Graf has been a librarian at Trinity for the past nine years and has a variety of responsibilities. Some of her roles in the library include supporting students with research assignments, working with first-year students in FYEs, coordinating the summer reading assignment and advising first-year students. Graf works with multiple departments and programs, including Education, English, Government, Healthcare Administration, Sports Management and Women’s and Gender Studies.
Typically, Graf walks into her office at 8:30 a.m. every morning after she drops her son off at daycare. She then looks at the list she made the day before detailing the tasks that she needs to complete.
Graf usually checks her emails to see if there is something that takes a higher priority than the tasks she’s written out in her notebook. Graf devotes a lot of time every day to emailing back and forth with both students and colleagues about research and finding resources.
“I like it when students or faculty email and ask me about something that they are working on, just because I am a curious person and I like to know what people are interested in and help them,” Graf said.
Graf usually eats lunch at Starbucks and reads the San Antonio Express-News. Then, if she is teaching classes in the library that week, she’ll prepare for those and make sure her lesson plans are finalized.
“So it’s sort of a combination of meetings, preparing a class, teaching a class and then email in between,” Graf said. “Because of my office being here, I have a lot of just drop-in type questions and requests, and I like that, too.”

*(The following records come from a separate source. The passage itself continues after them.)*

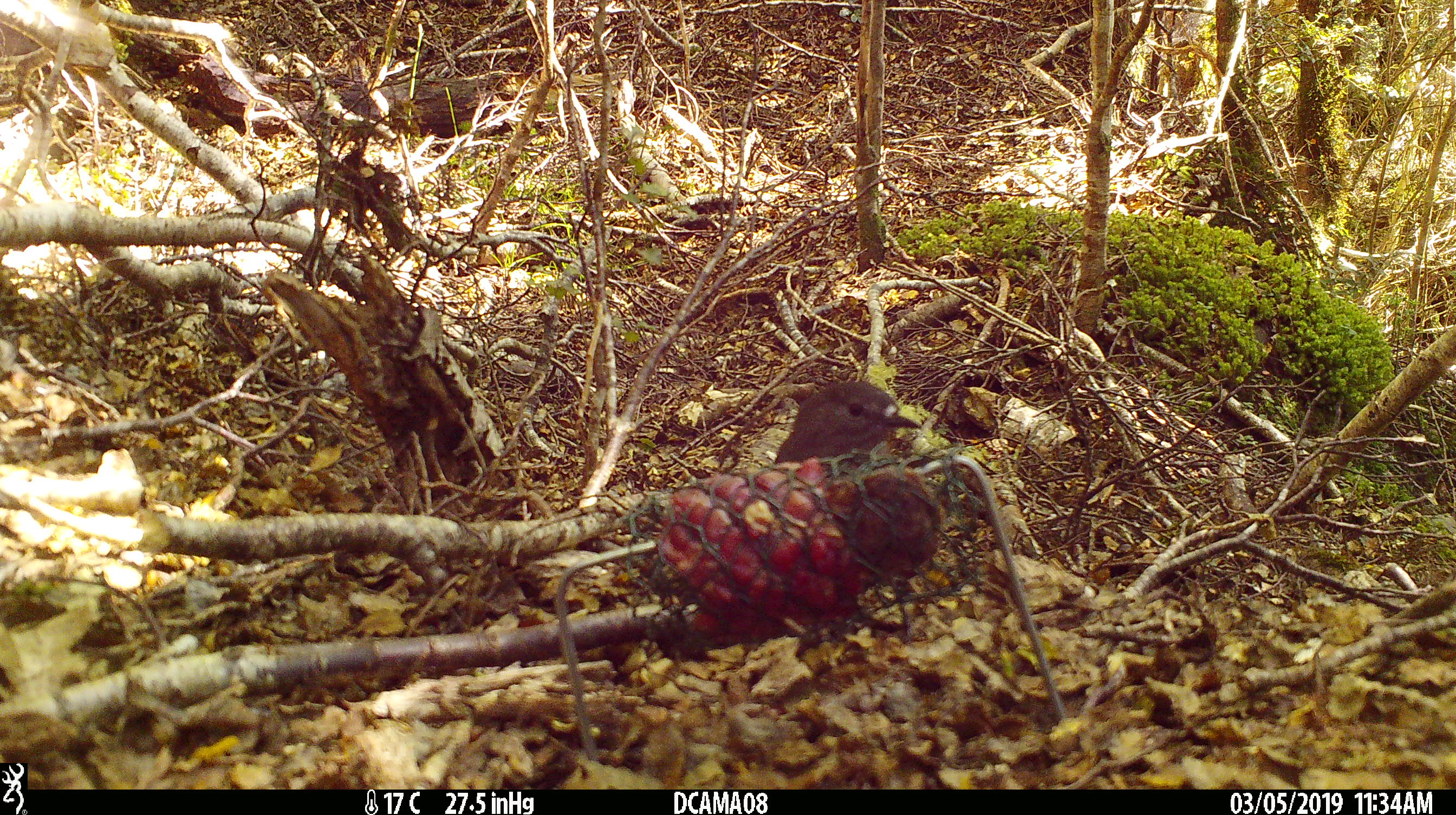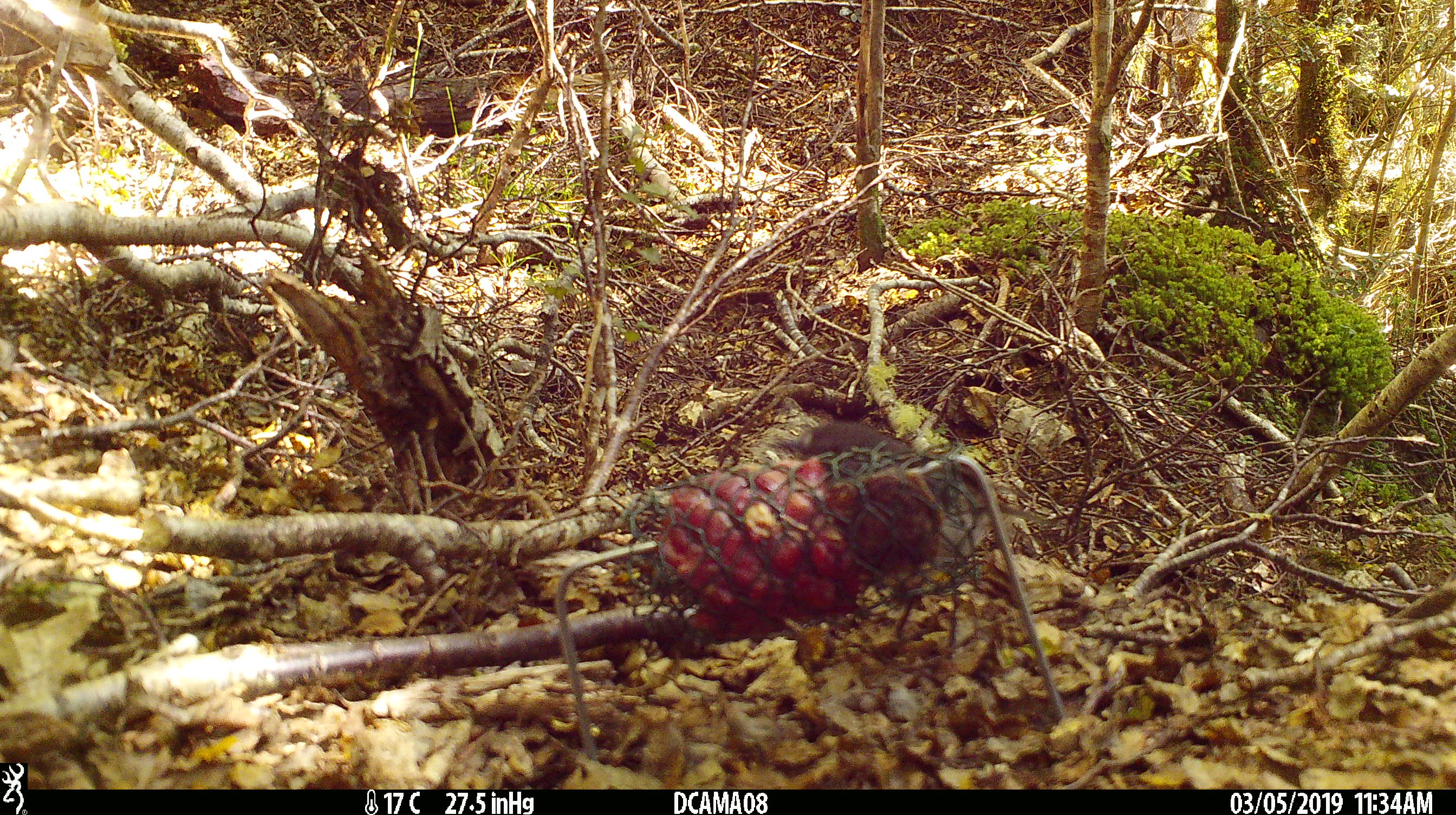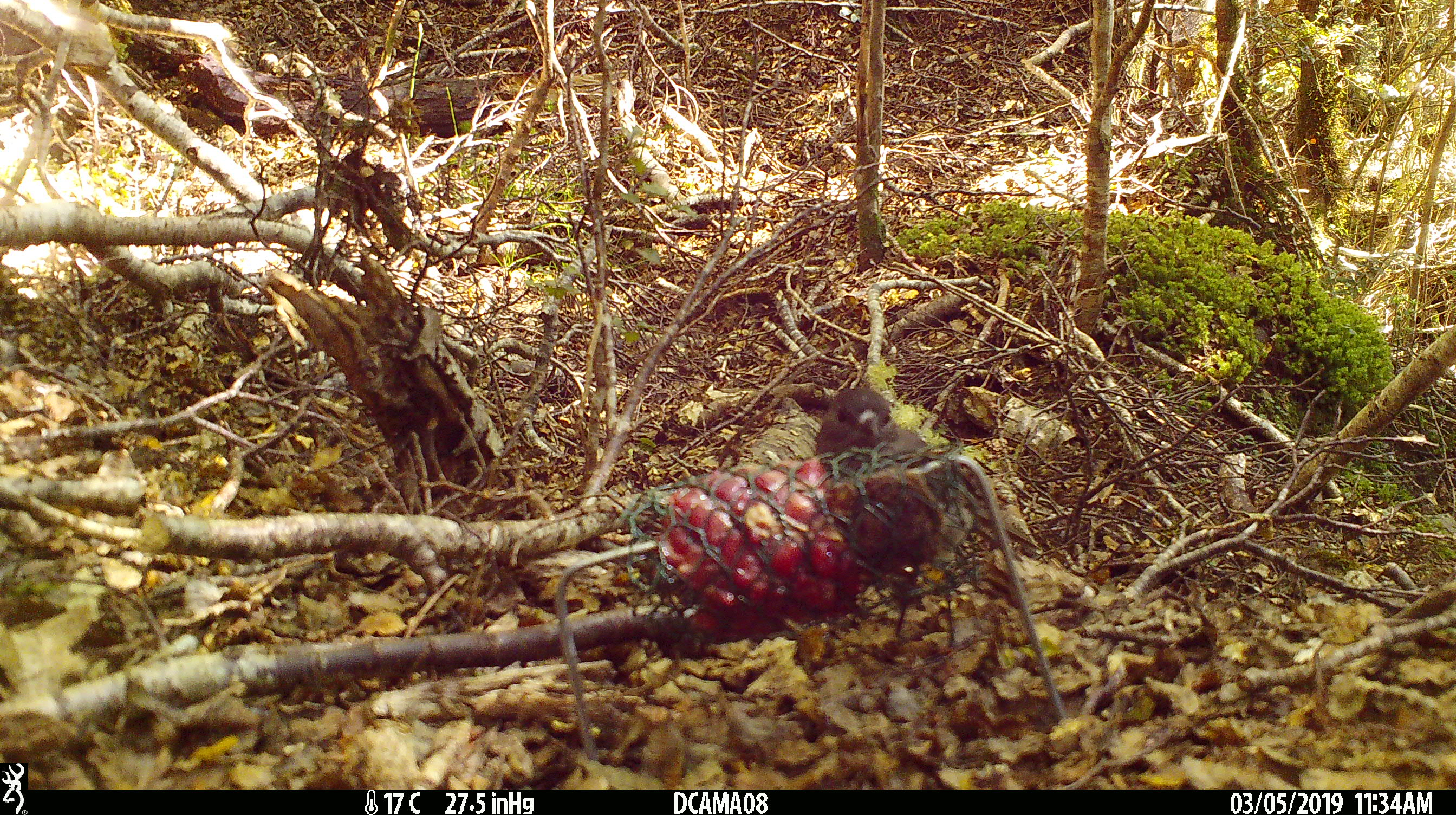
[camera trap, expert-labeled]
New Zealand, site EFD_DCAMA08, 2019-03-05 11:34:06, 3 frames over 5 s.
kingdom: Animalia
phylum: Chordata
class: Aves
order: Passeriformes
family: Petroicidae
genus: Petroica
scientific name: Petroica australis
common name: new zealand robin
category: robin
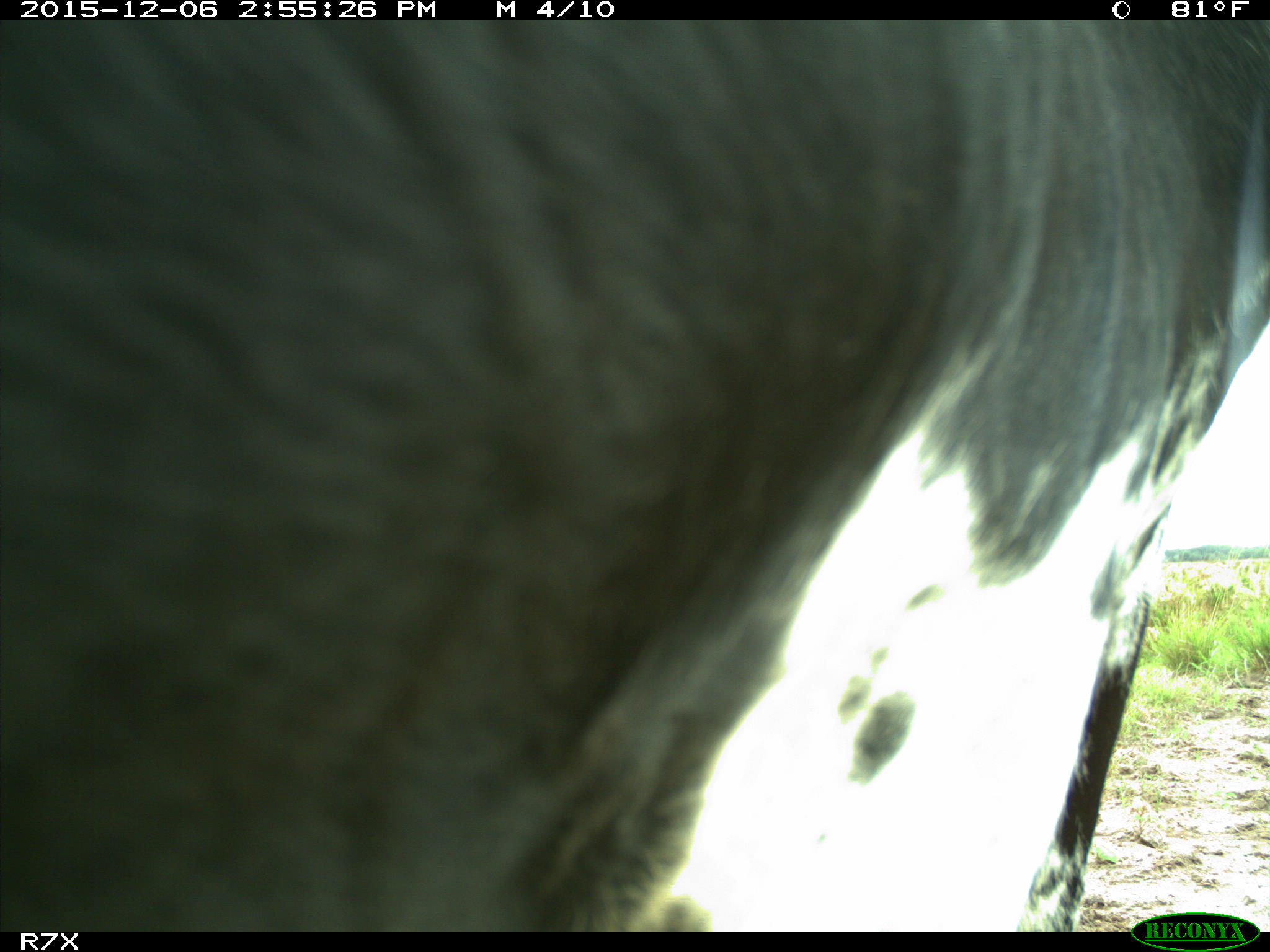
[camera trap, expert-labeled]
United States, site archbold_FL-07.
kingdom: Animalia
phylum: Chordata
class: Mammalia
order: Artiodactyla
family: Bovidae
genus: Bos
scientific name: Bos taurus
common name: domestic cow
Bos taurus (domestic cow).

Graf’s days also vary. On one particular day, Graf had planned to work and explore some materials with a creative nonfiction class in the Special Collections, but Special Collections librarian was out with her sick child. Graf had to think fast and come up with a new lesson plan for the day.
Hannah Bortz, a senior psychology major, was in that Friday special collections class.
“[Graf] told us a little bit about Special Collections before, and she was really helpful in guiding us around the artifacts and how to handle them and what their meanings were. She was very engaging and seemed very knowledgeable about everything there,” Bortz said.
On the same day, Graf also helped Kirsten Timco, a senior English major, with a research project for David Rando’s Animal Studies and Modern Fiction English class. Timco has been seeing Graf since her first year and has used her as a resource for HUMA, postmodernism and medieval English classes.
Timco encourages students to go to liaison librarians because of the unique insights they can provide into sources for research.
“I don’t think a lot of people take advantage of liaison librarians, and I’ve only used them for English, but if there is a research component to any type of project, go to them. They make it so much easier,” Timco said.
Graf also spends a lot of time looking for resources that would be useful to students and faculty in their research and tries to make sure that Trinity is up-to-date with their materials. Graf runs the library’s marketing and outreach team to help students and faculty know what the library offers, and she helps coordinate the library tour for the new student orientation.
“I have such disparate departments that I work with, so I work with healthcare, but also English, sports management and first-years, so that gives me a pretty wide sense of different projects that people are engaged in,” Graf said.
But Graf’s favorite part of her job is interacting and talking to students. She reflected that even though helping can be difficult, it is also fun.
“I really love teaching and interacting with students,” Graf said. “Whether it’s one-on-one in a small group like this or in a class. Weirdly enough, I like the challenge of the library class because most people are not going into it thinking that it’s going to be fun or interesting. I like the challenge of how to make that really relevant and engaging.”